Муравьиный бог: реквием
Шрифт:

– Чаво хлядишь? Не веришь? Ну, не верь. Людей-то больше, чем свяней, дешевле, што ты думашь? вот и варють… помады варють из людей.

– Ба, человек варить не дастся.

– Не дастся… разве спросють? Тфу ты осподи помилуй, самознай. – Свекольной от загара, сильной, в оборочках с горохами рукой махала к Василевским: – Из таких…

– Каких?

– Каких-каких… таких!

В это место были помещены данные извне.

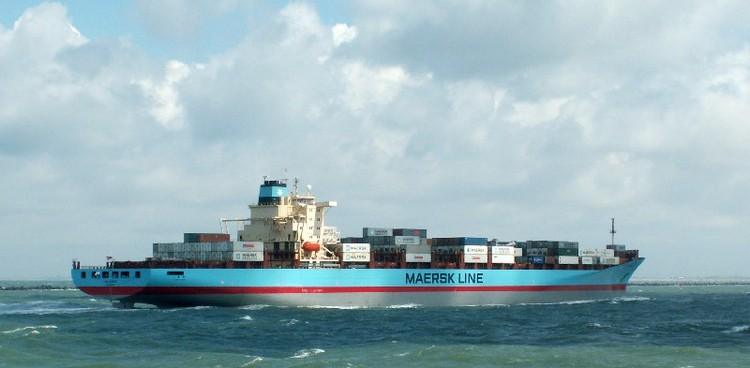 shipping ,logistics, sea freight, ocean freight,container to Botswana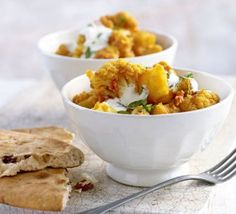 Vegetarian cauliflower and potato curry- BBC Good Food. This is a really yummy recipe and a nice way to use up that cauliflower that's sitting in your fridge! Curry Recipes, Veggie Recipes, Vegetarian Recipes, Healthy Recipes, Veggie Dinners, Vegetarian Cooking, Veggie Food, Free Recipes, Bbc Good Food Recipes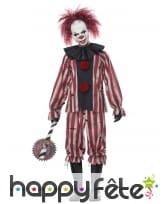 Tenue d'horrible clown tueur pour adulte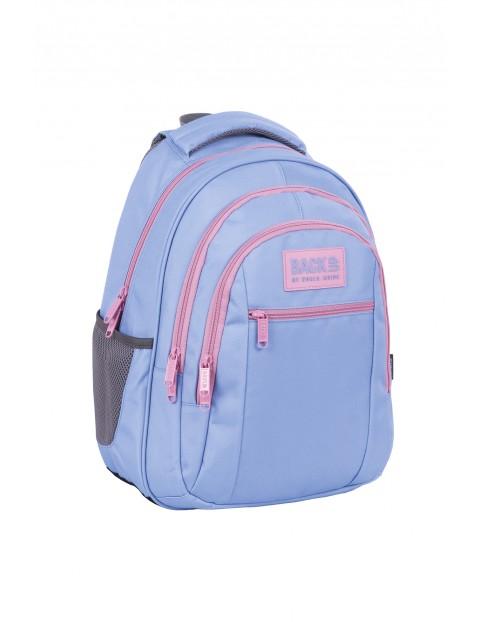 Plecak BackUp dziewczęcy niebieski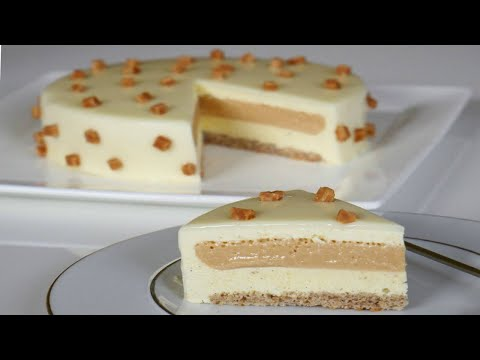 recette-entremet-vanille,-caramel-&-noisette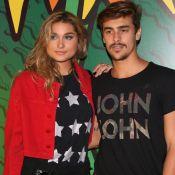 No Rio, Sasha Meneghel curte sarau com o namorado, Bruno Montaleone. Foto!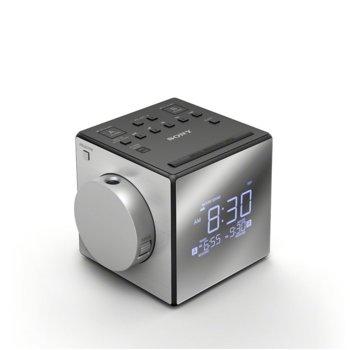 Радио портативно Sony ICF-C1PJ, CR2032 Lithium Battery, USB, бяло image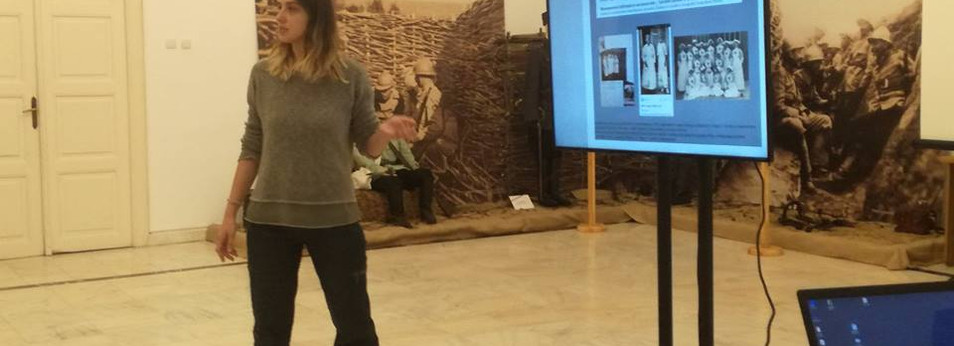 Ploiesti History Museum Lectures
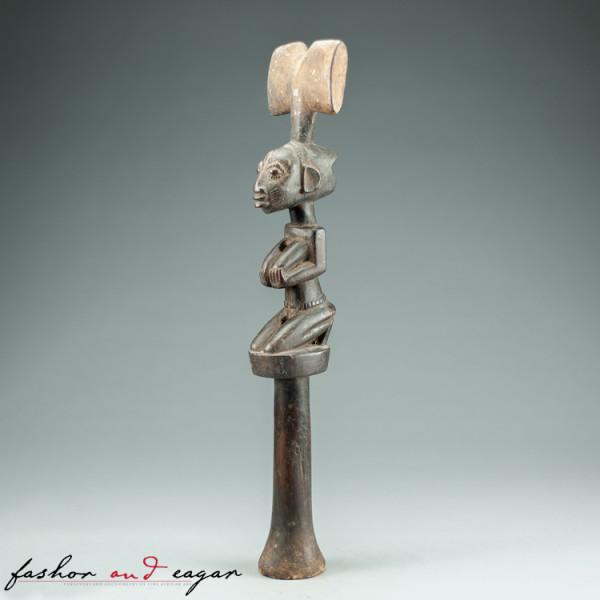 Shango dance wand, or oshe Shango by Yoruba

Христа продали, неть суда на их…

– Кто, баб?

– Да кто… Кругом они-т… один помрёть, чатыре родють. Де не Абрам, там Мендельсон…

– Чего ты, ба, так странно говоришь?

– Чаво ж я странно? Говорю и говорю.

– Как бабка деревенская прям ты…

– Вот, баба!

Баба, баба, баба-бы… – поддерживал покойник.

– Иди ты знашь куда, Данило? Уговорились помярать, да осподь в небы не берёть, чертей тебе запрячь, на дрожках подвязуть…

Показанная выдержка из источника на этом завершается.